Re: RasPi vs Arduino vs Tablets

Fri Oct 21, 2011 2:42 am

A nice thing about Nook Color is that it has an accessible microSD card, so you can swap the original Nook software with an Android image without rooting (according to Wikipedia). I don't know if this is the case with Ubuntu.

tbanks
Posts: 1
Joined: Sun Mar 18, 2012 11:50 am

Re: RasPi vs Arduino vs Tablets

Sun Mar 25, 2012 11:45 am

tufty said:


I think you"ve somewhat missed the critical difference between "Purpose" and "Possible uses". The purpose of the Raspberry Pi is quite clearly stated, viz:


… an ultra-low-cost computer, for use in teaching computer programming to children.


The fact that it could (and most probably will) be used for other purposes is quite beside the point. That goal, and that goal only, is the reason the Raspberry Pi foundation exists, and the reason the Raspberry Pi will hit the streets.

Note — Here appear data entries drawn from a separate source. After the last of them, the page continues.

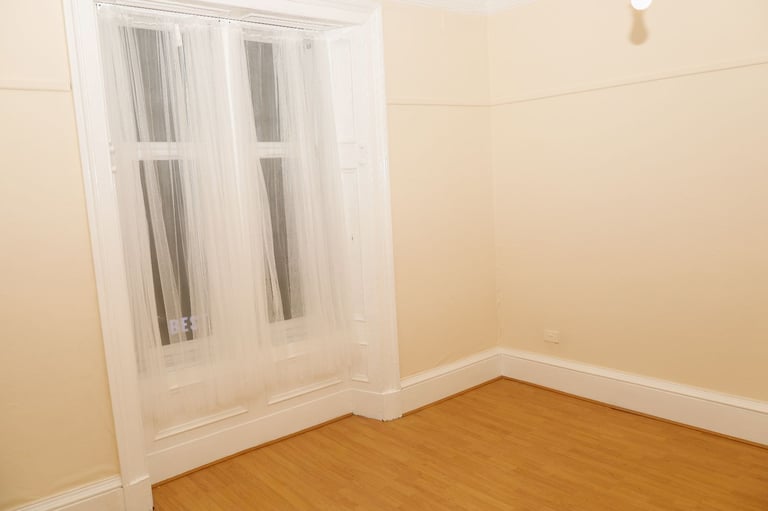 Newly Decorated 3-Bedroom Flat for Rent – Glasgow South Side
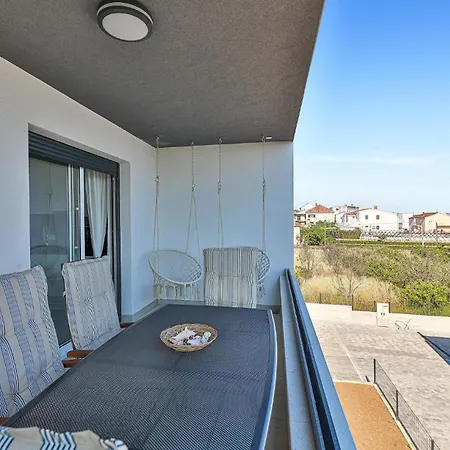 Appartement Amazing In With Wifi Trogir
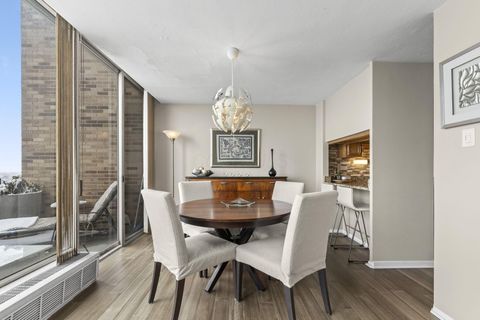 Tiny photo for 1000 Urlin Avenue 2007 #2007, Columbus, OH 43212 (MLS # 225044913)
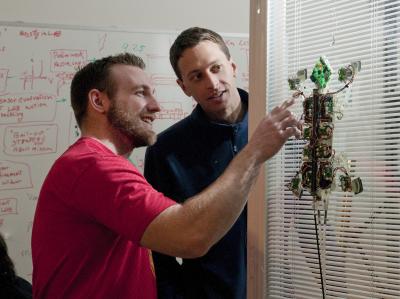 Stickybot und seine Konstrukteure (Foto: Stanford University)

Raspberry Pi Purpose : teaching computer programming to children

I personally see Arduino as being orthogonal to the Pi; it exists to take the "programming" out of hardware experimentation. Learn about electronics and microcontrollers without having to learn too much about all that fussy "coding" stuff (and certainly without having to learn about interrupt coding and assembler and embedded controller event loops). To use Arduino as a base for teaching programming would largely involve throwing away the Arduino toolset and getting people into developing using AVR assembler or embedded C/C++. Not that this would be a bad idea, mind, but at that point you have a wealth of choice (the various AVR boards - Teensy etc, Propellor, the wealth of venerable 8x51 solutions, ARM-M3, and so on). In any case, it requires a tether to the desktop for programming.

Conversely, to use RasPi for what Arduino does, you"d need not only to redesign the board to incorporate the various physical protections required and to make the IOs physically accessible, but you"d also need to hide all the "programming" stuff. While the latter part might well be feasible (and could probably be done "on board", from what the foundation people have said here, the former isn"t gonna happen.

The tablet market exists to make money selling gadgets to people who have more money than sense. Especially at the lower end, where the feature set is limited and performance is, at best, "poor". Android itself is a poor tool for teaching programming (it"s hard to program on the device) and a worse one for electronics experimentation. It"s also hampered by the fact the underlying hardware is usually totally undocumented, and getting source for the kernel used (usually required in order to boot something more suitable for programming) is like pulling teeth. Your own teeth.

One could use Android as a teaching platform for programming, but hundreds of dollars per unit plus desktop machine for programming makes the cost orders of magnitude more than the Pi.

Simon


This is a very productive discussion as it may provide an impetus resulting is an evolved purpose for the most worthy Pi mission.  Children may gravitate to this project in droves after seeing what early adopters have achieved as a result of exploring the new bleeding edge afforded by the implied expansion of the original purpose.

Please don't be frustrated by the appearance of augmentative discussion but be encouraged by the possible vistas that may open up.  The limits of a child's imagination is only constrained by superimposed boundaries.